*** EXTRACT PROVIDED

Returning to the deck, I then head for the bridge, which has been trashed in a fight. Catching sight of a ceramic box, I try to open it, but my clumsy monster hands (and low Skill) cause me to crush it and its contents into powder. I wonder what I just destroyed.

The first trapdoor leads into the cargo hold, which contains only food. Unusually for a gamebook character, I'm not interested. Though the description of the deck mentions a second trapdoor in the stern, I don't get the option of checking it out when I head there, being too intent on the signs that further violence occurred here in the past. Despite the thickness of the anchor chain, it's been snapped, and I get a vague impression that I may have been here and done something a bit naughty a while back.

Having exhausted the possibilities offered by the ship, and not wishing to take unfair advantage of the healing rules by wandering around the barren coastline until I return to full health, I go north. And find a new stretch of barren coastline. Should I start heading back east, or see how much further north this westernmost extremity extends? Well, it's northeast rather than straight north, but I head that way in any case.

A bizarre metamorphic rock formation lies ahead. As I gape at the sight, a bullet is fired at me, so I seek shelter among the twisted spires of stone. Narrowly avoiding getting stuck in one of the narrower crevices, I eventually reach a dead end. Still, I've evaded the lone sniper, and some lunatic has preceded me here and chiselled a rather bad poem into the rock. Could it be the Poetic Fiend from the Grail Quest series? Regardless, the verse indicates that the key I seek may be found at mountains of madness (hopefully without any Lovecraftian nasties guarding it), and after facing the dangers of the log hut I must head 'To place where heat melts all the snow'.

From here I can only go south or east, and I don't think I've yet seen what lies due south, so... Just more trackless wastes, but unfamiliar section numbers to all directions but the one from which I've just come, so I'd better just check that I've not missed anything important west of here. A wise decision, as I find an abandoned campsite. One used by the Baron, as I find his lucky coin there. This prompts melancholy reminiscences on my relationship with him (and a pun about the two of us never seeing eye to eye because of our differing heights), but the coin is worth hanging on to, as it can give a +2 bonus to rolls of the dice. Not so useful when I need to roll low, but the 'allows' in the text implies that the bonus is optional.

******
*** GIVEN RECORDS

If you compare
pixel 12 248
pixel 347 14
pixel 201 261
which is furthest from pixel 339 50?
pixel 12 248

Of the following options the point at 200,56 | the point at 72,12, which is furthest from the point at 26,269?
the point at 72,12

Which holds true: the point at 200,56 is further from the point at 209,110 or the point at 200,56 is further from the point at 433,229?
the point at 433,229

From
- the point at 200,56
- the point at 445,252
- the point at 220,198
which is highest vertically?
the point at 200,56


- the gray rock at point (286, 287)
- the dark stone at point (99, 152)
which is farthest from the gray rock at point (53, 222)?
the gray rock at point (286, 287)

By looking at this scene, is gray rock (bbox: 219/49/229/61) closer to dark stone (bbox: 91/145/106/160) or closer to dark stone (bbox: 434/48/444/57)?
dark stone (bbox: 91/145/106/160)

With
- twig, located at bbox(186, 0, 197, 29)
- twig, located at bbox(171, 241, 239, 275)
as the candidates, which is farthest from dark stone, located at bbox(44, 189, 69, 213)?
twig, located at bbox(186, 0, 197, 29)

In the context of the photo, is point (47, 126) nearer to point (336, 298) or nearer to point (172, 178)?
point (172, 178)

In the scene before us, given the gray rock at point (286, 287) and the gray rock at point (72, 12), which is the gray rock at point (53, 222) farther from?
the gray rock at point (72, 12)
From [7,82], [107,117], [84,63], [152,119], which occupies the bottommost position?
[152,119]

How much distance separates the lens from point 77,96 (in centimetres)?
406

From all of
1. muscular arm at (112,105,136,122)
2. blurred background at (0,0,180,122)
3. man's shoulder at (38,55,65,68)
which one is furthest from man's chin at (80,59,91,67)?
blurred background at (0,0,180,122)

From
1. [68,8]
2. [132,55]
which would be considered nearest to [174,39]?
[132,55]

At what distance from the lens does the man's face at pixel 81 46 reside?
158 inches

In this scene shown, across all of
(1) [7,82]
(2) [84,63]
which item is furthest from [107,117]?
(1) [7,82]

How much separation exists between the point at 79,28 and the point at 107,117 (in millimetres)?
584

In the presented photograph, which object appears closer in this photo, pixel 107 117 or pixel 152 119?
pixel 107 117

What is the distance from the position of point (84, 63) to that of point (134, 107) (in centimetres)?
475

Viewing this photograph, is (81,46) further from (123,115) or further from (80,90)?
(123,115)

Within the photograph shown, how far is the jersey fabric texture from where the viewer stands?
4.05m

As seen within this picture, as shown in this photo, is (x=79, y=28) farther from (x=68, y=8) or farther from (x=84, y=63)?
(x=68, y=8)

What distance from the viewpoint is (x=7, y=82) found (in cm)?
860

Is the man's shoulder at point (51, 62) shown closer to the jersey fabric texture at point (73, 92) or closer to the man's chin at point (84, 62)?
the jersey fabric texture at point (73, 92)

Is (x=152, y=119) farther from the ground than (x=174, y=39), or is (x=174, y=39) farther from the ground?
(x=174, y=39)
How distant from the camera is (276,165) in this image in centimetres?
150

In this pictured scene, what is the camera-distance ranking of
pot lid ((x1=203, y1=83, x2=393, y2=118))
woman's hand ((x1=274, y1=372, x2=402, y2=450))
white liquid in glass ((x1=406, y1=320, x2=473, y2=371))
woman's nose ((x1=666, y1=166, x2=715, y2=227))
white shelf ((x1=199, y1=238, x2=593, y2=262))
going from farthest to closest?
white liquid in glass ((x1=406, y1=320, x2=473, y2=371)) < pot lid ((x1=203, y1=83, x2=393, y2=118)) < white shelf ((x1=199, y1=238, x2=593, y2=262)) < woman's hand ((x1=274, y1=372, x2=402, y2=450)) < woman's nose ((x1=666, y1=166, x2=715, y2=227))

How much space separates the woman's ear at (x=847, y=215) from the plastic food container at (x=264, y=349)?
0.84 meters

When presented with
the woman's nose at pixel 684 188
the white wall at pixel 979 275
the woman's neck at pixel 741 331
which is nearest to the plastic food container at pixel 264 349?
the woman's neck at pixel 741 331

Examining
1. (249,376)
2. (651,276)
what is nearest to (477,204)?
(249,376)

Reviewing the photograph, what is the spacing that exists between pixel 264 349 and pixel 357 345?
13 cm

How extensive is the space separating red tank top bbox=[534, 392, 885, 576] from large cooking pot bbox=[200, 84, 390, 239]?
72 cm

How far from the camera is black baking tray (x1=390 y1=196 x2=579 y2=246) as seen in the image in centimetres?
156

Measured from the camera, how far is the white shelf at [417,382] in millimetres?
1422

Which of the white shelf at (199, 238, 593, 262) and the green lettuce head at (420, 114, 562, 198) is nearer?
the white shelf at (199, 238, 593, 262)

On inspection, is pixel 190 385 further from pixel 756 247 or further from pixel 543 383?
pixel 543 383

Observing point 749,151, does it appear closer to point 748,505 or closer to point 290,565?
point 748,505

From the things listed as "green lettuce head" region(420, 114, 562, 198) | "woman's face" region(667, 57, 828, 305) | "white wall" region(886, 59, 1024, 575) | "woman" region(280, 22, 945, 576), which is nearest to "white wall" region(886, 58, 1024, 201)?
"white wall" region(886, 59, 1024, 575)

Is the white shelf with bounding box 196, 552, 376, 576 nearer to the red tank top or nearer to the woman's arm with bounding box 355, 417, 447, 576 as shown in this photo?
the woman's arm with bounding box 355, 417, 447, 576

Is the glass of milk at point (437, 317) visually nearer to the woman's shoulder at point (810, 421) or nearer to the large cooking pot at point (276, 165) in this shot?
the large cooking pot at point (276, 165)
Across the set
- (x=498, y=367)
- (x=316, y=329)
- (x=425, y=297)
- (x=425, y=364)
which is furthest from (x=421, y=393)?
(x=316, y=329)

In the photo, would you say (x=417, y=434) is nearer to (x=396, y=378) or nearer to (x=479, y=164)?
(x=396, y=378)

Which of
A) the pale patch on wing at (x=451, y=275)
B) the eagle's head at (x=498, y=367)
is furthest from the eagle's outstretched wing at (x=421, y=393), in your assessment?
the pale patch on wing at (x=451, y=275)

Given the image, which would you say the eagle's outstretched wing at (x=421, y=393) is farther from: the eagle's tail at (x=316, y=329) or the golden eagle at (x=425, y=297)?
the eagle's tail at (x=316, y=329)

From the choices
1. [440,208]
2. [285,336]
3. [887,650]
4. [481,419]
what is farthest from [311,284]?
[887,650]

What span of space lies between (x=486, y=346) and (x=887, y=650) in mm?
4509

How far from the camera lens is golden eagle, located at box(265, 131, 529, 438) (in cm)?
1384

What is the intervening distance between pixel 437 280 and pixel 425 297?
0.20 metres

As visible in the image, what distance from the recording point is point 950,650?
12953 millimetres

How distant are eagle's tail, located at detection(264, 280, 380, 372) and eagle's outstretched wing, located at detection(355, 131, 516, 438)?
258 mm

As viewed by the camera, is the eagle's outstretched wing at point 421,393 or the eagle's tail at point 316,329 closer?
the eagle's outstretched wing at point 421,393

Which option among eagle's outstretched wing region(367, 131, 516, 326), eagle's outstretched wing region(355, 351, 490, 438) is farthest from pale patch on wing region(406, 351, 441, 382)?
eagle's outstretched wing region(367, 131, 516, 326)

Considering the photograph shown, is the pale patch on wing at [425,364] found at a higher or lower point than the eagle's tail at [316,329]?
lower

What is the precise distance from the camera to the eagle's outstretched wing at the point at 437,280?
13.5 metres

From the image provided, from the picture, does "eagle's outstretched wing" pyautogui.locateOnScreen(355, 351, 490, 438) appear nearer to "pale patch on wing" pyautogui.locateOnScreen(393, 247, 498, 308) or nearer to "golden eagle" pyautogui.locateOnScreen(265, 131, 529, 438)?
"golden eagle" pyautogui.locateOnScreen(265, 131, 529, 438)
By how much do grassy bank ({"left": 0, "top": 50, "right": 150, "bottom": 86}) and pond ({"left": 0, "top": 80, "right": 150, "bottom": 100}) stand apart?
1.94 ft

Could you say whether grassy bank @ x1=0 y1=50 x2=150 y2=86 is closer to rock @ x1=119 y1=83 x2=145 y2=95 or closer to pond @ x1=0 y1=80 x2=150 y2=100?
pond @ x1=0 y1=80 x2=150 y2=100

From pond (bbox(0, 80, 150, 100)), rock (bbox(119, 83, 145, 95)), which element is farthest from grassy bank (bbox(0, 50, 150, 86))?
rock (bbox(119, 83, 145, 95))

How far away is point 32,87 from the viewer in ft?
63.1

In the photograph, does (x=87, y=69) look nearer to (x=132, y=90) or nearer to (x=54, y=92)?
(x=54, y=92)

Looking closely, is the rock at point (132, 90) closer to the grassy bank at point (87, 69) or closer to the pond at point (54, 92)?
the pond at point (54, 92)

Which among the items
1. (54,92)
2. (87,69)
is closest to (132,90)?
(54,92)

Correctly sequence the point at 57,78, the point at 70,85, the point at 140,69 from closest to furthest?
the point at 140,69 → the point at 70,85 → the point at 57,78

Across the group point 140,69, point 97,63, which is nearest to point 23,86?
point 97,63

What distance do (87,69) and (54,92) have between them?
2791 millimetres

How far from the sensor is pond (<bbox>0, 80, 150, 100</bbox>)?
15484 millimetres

******

# WHAT TO DO
[a] Decide whether each statement agrees with the gamebook playthrough. Answer yes or no for each, and quote the words of the playthrough that settle it.
(i) The attempt to open the ceramic box destroys it.
(ii) The cargo hold holds weapons as well as food.
(iii) The Baron's lucky coin can add 2 to rolls of the dice.
[b] Carry the gamebook playthrough forward from its last sentence, keeping the same first-person voice.

# REPLIES
[a]
(i) Yes: "my clumsy monster hands (and low Skill) cause me to crush it and its contents into powder."
(ii) No: "which contains only food."
(iii) Yes: "it can give a +2 bonus to rolls of the dice."

[b]
Going southeast leads me to a cliff, with four openings in it. A trick of the light makes it look a lot like a giant skull. If I remember rightly, there's something I need in there, but I can't get it without other items from elsewhere, so I shan't go in just yet.

To the east I find the first lot of rock formations I encountered. I think north is the only way I haven't yet gone from there. That eventually leads me into a thick bank of fog. Now, the main adventure in issue 15 of Proteus contains at least four paths that lead into mist and thence Instant Death by cliff-drop, so I'm a bit wary here. There was an unexpected cliff edge in the other Horror Classics book, too. Would Mr. Brennan have included variants on the same 'trap' in both? I'm about to find out, because that fog could be a by-product of the heat referred to in the poem, so it's worth checking to see if there's somewhere I need to visit on the other side of the fog bank.

There is a cliff. The good news is that reaching it is not automatically lethal: the outcome depends on a roll of the dice. And low is bad, so the lucky coin will help me here. In fact, I have almost as little chance of plummeting to my doom here as I did of falling to my death on the stairs in Creature of Havoc earlier this week. To die twice in quick succession as a result of unlikely rolls leading to a fatal drop is highly unlikely. But not, alas, impossible and, at odds of (I believe) 1 in 432, it's what just happened.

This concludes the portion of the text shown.